Я открыл дверь ключом кассира. Распахнул ее и посмотрел на машину, чтобы убедиться, что женщина одна. В машине никого не было.
– Я только на минутку, – сказала она, чуть задыхаясь. – Мне нужно лишь бутылку столового вина для подарка.
Она вошла, и я закрыл за ней дверь, щелкнув замком. Ключи я положил обратно в карман. Обернувшись, она взглянула на меня.
– Вы ведь продаете вино?
– Конечно, – ответил я. – Вино, пиво, шампанское…
Она ждала, что я продолжу, но я замолчал. Я стоял, улыбаясь, между ней и дверью. Теперь, приняв решение, я был на удивление спокоен. Как и при убийстве Сонни, когда мне казалось, что я всего-навсего лишь играю роль.
– Ну? И где же оно? – Она еще не заметила кровавые следы на полу.
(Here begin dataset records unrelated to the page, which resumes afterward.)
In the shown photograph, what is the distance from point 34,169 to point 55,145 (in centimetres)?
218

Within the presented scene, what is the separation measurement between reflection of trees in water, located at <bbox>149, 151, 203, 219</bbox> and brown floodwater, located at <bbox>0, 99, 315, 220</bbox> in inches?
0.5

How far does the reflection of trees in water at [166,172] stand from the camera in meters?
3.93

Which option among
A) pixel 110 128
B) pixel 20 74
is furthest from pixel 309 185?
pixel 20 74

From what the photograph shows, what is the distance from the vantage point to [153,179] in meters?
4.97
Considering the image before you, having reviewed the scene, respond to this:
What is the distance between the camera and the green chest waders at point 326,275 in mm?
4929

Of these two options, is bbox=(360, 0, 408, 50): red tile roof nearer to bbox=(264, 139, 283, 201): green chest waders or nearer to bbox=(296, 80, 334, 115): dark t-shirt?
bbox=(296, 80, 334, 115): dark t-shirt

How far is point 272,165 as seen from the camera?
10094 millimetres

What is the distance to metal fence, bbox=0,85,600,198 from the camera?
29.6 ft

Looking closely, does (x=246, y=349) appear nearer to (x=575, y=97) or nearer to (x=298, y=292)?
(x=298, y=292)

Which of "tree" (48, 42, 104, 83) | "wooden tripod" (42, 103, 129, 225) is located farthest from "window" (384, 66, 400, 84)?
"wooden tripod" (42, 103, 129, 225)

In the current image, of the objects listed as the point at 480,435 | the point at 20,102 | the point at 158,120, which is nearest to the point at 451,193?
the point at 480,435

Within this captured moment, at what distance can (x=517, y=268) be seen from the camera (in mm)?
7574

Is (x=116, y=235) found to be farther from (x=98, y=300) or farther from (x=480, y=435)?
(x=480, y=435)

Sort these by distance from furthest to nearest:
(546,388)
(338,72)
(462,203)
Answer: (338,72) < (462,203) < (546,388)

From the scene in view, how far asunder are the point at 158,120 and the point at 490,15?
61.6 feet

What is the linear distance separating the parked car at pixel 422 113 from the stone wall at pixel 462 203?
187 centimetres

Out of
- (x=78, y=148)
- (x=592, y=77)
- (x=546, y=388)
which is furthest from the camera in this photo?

– Сначала нам нужно договориться об одной услуге.
– Услуге? – смутилась она. И посмотрела на меня, теперь уже внимательнее, улавливая выражение моего лица, глаз. – У меня нет времени для шуток, молодой человек, – сказала она, чуть вскинув голову – воинственно, как ястреб.
– Я только что сшиб полку с красным вином. – И я указал в сторону лужи у задней стенки магазина.
Она заглянула в центральный ряд.
– О, Боже, – произнесла она.
– У меня тряпка лежит на полке в кладовке, и нужно взбираться по лестнице. Но кто-то должен подержать мне ее.
Она опять уставилась на меня.
– Так вы хотите, чтобы я подержала вам лестницу?
– Я оказал вам любезность, впустив вас в магазин.
– Любезность? – фыркнула она. – Вы закрылись раньше положенного времени, чтобы улизнуть домой. Не думаю, чтобы ваш босс оценил ваш поступок как большую любезность.
– Вам всего лишь нужно будет подержать… Женщина постучала пальцем по циферблату часов.
– Было без двух минут шесть. Любезность! Никогда не сталкивалась ни с чем подобным.